Are liberals taking over sports coverage, too? Increasingly, that’s the way it feels. And it’s not just because Keith Olbermann is back at ESPN.

In just the last year or so, sports has been dominated by stories about NBA player Jason Collins coming out as gay, the Miami Dolphins “bullying” scandal, debates over whether or not “Redskins” is a racial slur (with some outlets refusing to even use the name), and worries over the NFL’s “concussion crisis.”

The increased politicization of sports was probably the first sign. More and more, it seems, the behind-the-scenes soap opera has overshadowed what’s happening between the lines.

And as was the case with Bob Costas’ gun control rant earlier this year — or ESPN commentator Kevin Blackstone’s recent reference to the national anthem as a “war anthem” — many sports commentators are coming down decidedly on the side of political correctness (the flouting of which forced Rush Limbaugh to resign from ESPN a decade ago), away from overt patriotism and pro-American symbolism, and toward using sports to advance progressive social engineering goals.

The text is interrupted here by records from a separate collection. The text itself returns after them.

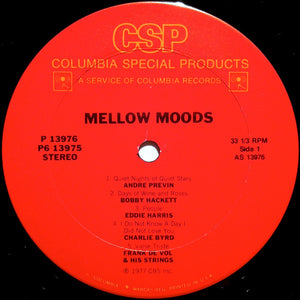 Various : Mellow Moods (6xLP, Comp + Box)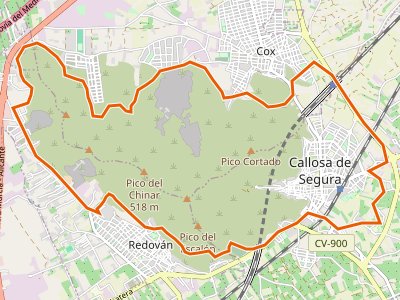 PR-CV-441. Mirador de la Vega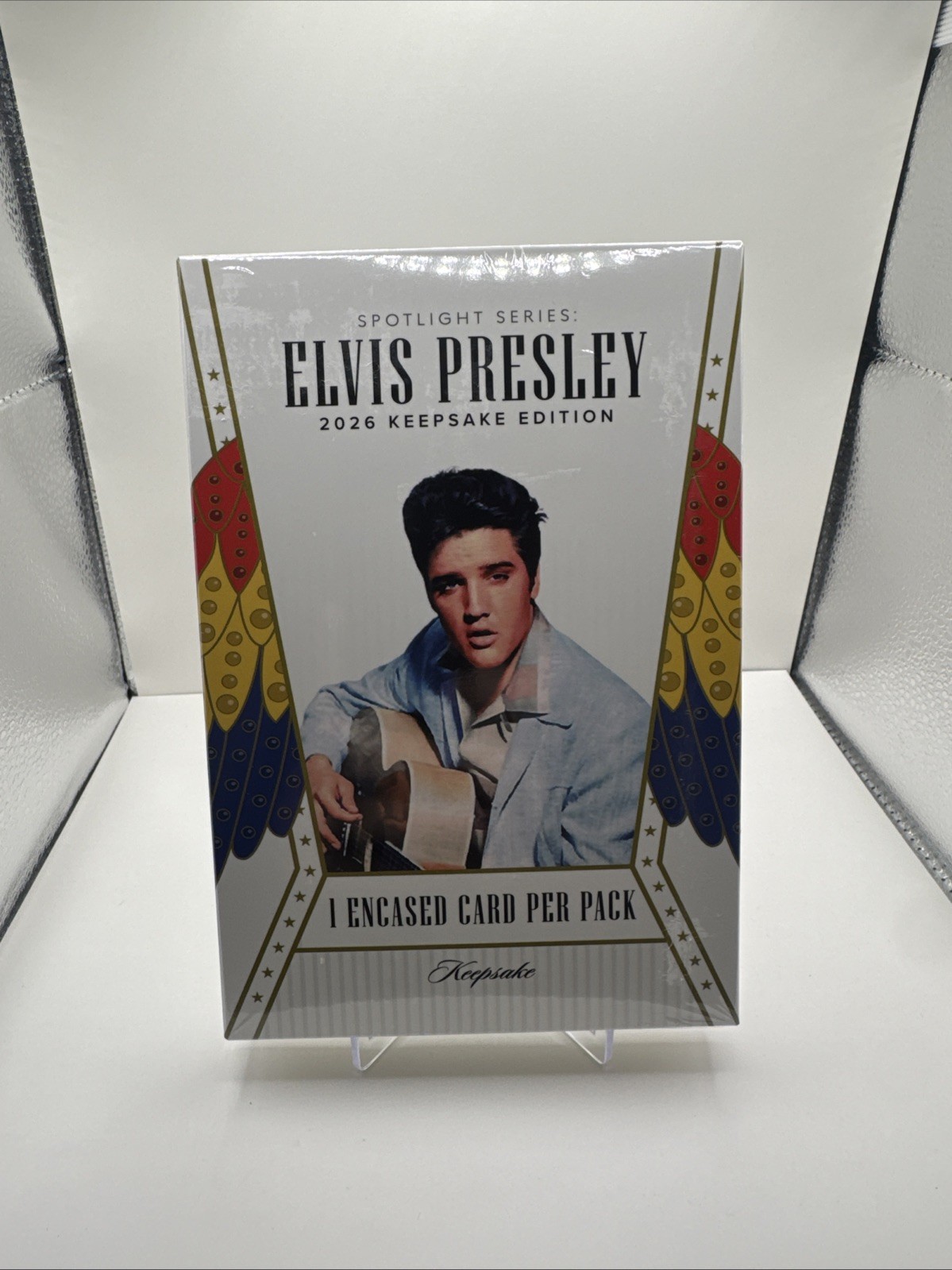 2026 Keepsake Elvis Presley Spotlight Series Hobby Box 2026 Keepsake Elvis Presley Spotlight Series Hobby Box
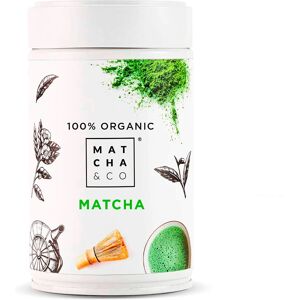 Té Matcha & Co Orgánico - Alta Pureza - Versátil - 80g Té Matcha & Co Orgánico - Alta Pureza - Versátil - 80g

There’s certainly something to be said for the variously humorous and/or frustrating turns we’ve seen when sportscasters step outside of their professional wheelhouse and begin preaching about political and social issues. But everyone has an opinion, and they are free to spout them off from whatever platform they can achieve. Some of Matt’s other questions, though, deal with changes we are seeing in the NFL of late. It seems clear that players who engage in some of the hardest hits (and don’t we all love them on the replays every week?) over a long career are susceptible to brain trauma of various sorts. Nobody wants that.

But what is there to be done? I confess that this question leaves me conflicted. Nobody wants to see players end up in a vegetative state, and it seems logical that technology should be able to offer some sort of relief on that front. But how much do we want to (and I’ll apologize in advance for using the term) “sissify” the NFL? If we change the rules and the gear to the point where they are eventually playing flag football, would anyone still want to watch? Would you watch professional boxing if everyone wore headgear? I probably wouldn’t. But then, I don’t want to see all the ex-champs being pushed around in wheelchairs either.

This is a tough question. I don’t know if it should be, but it is. I open it up for your discussion this evening as we prepare for another weekend of football.